# Written problem
Identify every line of the listing below that contains the word "return", and copy each of those lines.

# Records provided
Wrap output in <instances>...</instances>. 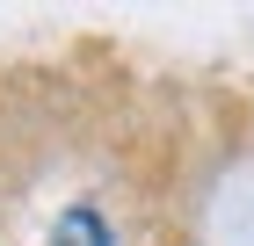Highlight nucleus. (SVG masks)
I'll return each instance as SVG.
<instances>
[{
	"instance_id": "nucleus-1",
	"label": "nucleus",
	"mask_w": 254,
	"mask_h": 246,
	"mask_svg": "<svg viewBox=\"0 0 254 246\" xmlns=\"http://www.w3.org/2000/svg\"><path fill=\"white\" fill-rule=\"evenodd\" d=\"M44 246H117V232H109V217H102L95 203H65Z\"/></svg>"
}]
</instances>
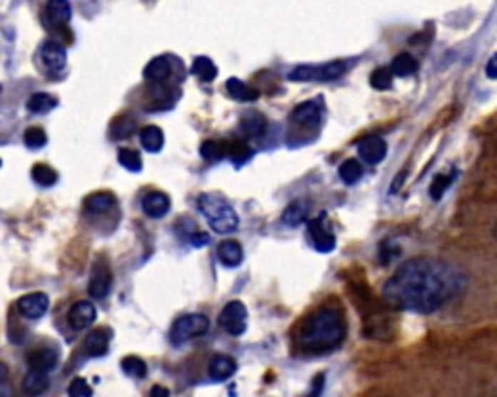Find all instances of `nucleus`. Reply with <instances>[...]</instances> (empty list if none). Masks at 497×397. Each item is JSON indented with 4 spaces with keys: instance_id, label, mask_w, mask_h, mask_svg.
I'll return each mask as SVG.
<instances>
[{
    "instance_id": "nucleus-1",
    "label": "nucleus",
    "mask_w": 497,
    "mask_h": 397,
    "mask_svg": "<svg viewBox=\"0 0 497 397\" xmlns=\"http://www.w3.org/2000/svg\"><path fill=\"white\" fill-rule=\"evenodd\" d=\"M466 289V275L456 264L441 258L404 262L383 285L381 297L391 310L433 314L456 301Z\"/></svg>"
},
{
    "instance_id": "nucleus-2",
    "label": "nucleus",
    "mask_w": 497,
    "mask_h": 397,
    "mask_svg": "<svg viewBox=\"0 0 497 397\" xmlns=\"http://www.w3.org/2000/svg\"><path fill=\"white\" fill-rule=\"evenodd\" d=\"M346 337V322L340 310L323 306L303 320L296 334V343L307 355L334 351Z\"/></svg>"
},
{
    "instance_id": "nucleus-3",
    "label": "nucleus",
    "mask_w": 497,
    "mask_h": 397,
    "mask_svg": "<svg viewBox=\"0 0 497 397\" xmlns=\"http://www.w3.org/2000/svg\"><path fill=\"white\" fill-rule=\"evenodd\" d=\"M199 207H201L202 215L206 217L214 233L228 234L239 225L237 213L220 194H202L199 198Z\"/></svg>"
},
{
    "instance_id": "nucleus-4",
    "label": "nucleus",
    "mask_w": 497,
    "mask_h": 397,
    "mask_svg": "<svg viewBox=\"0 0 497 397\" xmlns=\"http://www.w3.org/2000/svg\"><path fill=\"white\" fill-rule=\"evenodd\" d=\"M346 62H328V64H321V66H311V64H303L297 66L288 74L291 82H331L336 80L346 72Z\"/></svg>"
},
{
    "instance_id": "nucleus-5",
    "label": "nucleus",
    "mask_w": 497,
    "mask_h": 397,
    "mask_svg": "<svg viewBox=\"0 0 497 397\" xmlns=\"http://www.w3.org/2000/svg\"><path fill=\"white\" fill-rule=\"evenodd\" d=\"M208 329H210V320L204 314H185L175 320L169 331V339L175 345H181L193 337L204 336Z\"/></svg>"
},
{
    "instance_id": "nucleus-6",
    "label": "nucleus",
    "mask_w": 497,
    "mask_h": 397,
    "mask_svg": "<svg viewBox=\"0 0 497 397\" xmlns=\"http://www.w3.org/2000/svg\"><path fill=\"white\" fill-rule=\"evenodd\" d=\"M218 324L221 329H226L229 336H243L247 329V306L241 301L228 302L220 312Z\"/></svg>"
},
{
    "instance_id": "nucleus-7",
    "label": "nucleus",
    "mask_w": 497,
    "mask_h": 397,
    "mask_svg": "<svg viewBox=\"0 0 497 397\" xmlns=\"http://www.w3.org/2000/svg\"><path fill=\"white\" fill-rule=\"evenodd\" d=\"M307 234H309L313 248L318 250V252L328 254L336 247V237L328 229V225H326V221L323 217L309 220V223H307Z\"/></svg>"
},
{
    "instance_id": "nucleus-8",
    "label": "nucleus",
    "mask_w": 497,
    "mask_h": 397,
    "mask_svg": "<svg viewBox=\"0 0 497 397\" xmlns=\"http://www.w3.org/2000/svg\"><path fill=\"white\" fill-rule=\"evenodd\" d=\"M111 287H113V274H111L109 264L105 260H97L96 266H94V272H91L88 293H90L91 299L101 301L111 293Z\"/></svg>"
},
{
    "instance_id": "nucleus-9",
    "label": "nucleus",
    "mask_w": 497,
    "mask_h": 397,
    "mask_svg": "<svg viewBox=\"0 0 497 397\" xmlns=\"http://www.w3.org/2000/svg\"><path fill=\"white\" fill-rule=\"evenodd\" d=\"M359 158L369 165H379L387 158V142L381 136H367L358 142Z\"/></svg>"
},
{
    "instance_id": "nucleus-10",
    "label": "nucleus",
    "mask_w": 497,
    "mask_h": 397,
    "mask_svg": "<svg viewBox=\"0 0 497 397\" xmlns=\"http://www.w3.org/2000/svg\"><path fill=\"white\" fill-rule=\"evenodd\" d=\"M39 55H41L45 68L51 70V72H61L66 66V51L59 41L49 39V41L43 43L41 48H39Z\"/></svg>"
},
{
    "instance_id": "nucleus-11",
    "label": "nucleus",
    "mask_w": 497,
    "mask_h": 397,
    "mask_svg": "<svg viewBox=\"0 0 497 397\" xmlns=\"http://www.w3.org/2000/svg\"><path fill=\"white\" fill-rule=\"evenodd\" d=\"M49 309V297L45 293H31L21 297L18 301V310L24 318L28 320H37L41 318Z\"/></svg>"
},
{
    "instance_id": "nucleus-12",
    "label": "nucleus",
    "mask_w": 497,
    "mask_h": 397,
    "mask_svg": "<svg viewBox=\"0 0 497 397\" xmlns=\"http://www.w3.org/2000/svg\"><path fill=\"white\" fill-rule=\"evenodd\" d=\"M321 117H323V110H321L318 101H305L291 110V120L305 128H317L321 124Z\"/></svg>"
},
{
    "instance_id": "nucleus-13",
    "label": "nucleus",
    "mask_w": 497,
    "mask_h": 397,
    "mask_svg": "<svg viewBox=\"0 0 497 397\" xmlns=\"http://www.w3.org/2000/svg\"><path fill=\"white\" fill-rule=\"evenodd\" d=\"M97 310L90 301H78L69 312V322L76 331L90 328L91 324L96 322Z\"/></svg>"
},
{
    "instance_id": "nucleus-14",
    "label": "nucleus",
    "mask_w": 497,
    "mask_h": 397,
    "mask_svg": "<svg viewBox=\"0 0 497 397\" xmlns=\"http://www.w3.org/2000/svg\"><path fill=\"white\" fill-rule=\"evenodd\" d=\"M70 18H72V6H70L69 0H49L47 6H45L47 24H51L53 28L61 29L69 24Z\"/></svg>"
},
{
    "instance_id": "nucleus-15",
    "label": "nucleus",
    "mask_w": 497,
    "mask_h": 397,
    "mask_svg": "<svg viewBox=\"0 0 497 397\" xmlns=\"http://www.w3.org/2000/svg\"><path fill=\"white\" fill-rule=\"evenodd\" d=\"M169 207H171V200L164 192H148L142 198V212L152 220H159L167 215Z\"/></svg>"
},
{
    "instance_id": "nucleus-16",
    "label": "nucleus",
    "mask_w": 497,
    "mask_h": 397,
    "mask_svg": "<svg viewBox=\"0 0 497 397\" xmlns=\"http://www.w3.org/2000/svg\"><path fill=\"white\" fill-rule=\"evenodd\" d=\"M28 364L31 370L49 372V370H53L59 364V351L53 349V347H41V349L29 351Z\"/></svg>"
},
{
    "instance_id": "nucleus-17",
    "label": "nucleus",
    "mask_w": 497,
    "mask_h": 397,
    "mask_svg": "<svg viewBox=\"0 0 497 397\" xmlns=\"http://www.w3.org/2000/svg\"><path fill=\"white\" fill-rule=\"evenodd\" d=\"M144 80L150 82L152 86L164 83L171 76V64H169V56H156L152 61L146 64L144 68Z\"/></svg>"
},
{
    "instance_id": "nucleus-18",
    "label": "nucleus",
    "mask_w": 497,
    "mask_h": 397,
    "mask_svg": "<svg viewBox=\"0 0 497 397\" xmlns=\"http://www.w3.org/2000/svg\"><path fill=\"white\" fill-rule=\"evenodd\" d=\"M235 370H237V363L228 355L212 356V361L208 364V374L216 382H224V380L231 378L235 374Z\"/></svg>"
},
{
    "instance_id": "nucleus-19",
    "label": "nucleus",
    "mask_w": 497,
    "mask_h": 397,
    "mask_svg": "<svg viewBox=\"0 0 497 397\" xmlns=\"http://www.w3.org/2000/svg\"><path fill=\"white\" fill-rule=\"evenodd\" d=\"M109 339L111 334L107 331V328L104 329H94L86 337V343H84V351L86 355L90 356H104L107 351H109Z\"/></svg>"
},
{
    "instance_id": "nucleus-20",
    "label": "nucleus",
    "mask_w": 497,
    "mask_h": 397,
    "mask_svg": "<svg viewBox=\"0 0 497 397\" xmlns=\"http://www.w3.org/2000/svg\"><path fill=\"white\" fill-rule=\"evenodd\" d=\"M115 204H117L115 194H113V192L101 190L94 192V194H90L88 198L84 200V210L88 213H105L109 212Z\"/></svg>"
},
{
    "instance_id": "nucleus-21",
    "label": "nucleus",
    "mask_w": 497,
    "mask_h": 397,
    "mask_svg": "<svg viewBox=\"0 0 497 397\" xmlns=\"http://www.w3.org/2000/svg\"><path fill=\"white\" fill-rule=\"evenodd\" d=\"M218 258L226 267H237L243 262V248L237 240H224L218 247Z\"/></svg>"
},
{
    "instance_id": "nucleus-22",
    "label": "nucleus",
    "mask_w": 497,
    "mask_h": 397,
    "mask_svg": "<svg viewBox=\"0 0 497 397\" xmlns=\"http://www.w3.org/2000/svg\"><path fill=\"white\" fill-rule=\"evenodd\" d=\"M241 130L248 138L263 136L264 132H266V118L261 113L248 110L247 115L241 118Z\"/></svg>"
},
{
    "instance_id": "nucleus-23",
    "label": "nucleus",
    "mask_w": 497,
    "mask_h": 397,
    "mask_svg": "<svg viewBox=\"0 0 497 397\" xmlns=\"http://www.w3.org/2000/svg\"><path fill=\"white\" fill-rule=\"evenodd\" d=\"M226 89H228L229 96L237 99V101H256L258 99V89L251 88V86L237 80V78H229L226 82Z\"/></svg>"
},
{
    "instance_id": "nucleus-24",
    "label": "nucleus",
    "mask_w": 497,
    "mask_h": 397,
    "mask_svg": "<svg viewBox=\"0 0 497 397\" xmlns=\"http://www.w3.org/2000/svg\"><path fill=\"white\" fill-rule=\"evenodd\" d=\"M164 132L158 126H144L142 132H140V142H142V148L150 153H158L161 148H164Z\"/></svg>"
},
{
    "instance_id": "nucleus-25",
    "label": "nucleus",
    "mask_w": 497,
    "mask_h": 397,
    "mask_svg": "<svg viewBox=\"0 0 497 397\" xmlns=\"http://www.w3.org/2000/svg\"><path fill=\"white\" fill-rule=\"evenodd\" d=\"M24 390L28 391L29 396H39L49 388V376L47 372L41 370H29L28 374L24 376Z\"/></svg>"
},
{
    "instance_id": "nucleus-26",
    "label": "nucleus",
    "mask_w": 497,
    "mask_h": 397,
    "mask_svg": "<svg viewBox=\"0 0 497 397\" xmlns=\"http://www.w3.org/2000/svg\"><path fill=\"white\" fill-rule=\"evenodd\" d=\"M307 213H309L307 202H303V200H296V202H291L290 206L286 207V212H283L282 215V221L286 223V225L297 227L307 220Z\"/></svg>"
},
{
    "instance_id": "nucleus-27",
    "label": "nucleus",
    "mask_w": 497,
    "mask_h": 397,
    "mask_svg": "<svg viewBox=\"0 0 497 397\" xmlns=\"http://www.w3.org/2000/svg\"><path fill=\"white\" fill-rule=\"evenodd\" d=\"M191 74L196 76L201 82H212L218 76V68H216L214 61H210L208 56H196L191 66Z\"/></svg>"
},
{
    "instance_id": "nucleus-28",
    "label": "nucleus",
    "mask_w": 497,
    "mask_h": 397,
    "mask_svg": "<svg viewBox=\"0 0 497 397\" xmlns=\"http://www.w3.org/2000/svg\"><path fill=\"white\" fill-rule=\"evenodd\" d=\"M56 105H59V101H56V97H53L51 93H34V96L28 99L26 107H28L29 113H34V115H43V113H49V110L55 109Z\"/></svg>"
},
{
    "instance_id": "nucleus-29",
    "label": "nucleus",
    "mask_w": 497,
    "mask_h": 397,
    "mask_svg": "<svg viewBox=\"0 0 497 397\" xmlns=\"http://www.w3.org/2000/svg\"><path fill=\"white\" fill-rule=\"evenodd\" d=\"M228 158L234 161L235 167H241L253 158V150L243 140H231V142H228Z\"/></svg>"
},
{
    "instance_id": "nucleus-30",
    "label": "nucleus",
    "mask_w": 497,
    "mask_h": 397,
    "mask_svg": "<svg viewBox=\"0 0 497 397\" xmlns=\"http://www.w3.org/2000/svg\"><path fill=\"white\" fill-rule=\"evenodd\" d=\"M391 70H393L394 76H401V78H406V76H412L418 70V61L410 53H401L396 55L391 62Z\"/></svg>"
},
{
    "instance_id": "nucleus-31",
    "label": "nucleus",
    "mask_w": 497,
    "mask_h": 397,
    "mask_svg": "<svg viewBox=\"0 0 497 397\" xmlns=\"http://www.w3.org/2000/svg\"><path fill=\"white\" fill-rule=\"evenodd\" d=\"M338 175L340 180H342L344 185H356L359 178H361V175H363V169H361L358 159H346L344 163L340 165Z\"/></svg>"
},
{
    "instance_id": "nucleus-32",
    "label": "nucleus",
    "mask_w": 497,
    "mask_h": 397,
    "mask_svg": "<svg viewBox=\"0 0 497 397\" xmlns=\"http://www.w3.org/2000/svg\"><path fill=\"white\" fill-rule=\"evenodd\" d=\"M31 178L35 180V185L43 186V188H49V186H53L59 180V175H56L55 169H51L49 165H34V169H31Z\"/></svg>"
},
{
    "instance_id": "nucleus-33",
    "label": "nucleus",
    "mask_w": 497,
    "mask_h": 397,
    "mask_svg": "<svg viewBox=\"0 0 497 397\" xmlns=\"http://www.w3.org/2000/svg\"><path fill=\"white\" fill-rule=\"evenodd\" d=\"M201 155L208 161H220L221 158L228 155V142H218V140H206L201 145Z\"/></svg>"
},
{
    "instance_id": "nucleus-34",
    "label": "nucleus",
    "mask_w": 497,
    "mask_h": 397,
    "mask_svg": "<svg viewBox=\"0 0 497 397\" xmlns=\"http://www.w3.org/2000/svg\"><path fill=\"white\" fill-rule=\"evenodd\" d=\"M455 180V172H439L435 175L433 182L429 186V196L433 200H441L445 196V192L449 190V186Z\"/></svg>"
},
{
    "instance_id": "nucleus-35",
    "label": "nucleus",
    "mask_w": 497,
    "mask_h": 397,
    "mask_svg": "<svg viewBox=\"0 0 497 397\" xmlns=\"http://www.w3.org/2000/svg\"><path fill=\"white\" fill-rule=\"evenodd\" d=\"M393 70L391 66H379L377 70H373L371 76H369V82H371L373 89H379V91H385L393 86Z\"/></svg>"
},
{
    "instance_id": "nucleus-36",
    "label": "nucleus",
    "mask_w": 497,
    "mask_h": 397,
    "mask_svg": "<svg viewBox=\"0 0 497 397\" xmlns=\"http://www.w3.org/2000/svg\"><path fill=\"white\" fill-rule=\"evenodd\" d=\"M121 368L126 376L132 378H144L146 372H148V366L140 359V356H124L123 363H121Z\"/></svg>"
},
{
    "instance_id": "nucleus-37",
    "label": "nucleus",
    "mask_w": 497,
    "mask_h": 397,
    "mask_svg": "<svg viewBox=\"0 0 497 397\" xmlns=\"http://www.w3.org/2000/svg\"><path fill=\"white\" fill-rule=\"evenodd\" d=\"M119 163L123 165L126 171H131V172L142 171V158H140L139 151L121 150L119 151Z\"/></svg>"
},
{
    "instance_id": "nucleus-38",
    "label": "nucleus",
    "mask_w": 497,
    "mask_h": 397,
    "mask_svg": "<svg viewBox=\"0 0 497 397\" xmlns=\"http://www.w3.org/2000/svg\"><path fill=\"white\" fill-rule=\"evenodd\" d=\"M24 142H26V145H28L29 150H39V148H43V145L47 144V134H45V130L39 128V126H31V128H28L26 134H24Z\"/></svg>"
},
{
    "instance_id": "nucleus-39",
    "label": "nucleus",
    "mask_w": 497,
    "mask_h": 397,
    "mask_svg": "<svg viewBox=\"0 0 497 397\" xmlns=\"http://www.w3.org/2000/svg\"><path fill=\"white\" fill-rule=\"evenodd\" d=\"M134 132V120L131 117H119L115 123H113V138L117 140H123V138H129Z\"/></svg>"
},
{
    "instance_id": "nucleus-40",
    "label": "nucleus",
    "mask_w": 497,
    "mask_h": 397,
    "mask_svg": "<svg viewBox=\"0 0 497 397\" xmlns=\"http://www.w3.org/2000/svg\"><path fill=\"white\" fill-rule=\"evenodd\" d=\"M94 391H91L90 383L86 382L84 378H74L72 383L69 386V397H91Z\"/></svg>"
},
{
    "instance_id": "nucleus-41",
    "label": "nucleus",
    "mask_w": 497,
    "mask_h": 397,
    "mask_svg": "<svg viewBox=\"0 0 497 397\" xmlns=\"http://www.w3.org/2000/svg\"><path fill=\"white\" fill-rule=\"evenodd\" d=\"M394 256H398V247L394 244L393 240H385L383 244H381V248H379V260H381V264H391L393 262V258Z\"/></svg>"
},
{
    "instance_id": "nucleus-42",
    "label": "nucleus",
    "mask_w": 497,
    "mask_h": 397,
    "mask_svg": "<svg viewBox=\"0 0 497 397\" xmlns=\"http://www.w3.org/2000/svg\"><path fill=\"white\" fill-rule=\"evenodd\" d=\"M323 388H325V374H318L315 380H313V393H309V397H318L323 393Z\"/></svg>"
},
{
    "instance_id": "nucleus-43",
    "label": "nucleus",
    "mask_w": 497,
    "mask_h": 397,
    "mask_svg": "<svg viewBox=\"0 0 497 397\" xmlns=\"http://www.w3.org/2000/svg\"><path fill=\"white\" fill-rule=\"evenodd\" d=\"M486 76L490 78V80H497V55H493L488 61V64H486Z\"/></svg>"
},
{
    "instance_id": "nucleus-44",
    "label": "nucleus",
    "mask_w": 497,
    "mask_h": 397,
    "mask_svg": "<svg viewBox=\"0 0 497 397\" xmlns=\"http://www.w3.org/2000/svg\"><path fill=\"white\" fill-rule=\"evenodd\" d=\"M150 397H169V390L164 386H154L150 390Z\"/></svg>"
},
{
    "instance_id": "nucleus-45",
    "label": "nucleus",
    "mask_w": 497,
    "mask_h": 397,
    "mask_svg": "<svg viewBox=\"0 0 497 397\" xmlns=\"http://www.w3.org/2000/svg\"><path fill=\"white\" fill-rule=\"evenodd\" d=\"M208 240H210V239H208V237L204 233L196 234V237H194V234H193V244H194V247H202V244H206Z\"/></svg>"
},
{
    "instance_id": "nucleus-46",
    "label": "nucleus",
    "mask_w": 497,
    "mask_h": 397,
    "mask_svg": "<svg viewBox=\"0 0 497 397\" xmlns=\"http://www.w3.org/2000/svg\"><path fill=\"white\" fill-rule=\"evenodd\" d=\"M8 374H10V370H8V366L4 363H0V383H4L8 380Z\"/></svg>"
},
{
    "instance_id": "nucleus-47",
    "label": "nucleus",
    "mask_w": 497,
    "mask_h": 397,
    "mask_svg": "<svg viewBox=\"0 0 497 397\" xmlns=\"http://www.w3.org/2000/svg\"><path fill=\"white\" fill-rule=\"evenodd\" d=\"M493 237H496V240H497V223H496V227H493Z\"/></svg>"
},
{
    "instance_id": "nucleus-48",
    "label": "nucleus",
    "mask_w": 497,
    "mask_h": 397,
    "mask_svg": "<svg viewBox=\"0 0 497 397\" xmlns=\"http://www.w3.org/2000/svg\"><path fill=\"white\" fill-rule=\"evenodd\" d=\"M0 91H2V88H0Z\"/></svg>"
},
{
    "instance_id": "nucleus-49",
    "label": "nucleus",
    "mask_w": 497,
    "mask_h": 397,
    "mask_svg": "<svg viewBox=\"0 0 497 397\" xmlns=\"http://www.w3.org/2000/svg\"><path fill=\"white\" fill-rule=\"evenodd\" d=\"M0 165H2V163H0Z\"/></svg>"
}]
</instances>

# Solution to this exercise
I'll return each instance as SVG.
I'll return each mask as SVG.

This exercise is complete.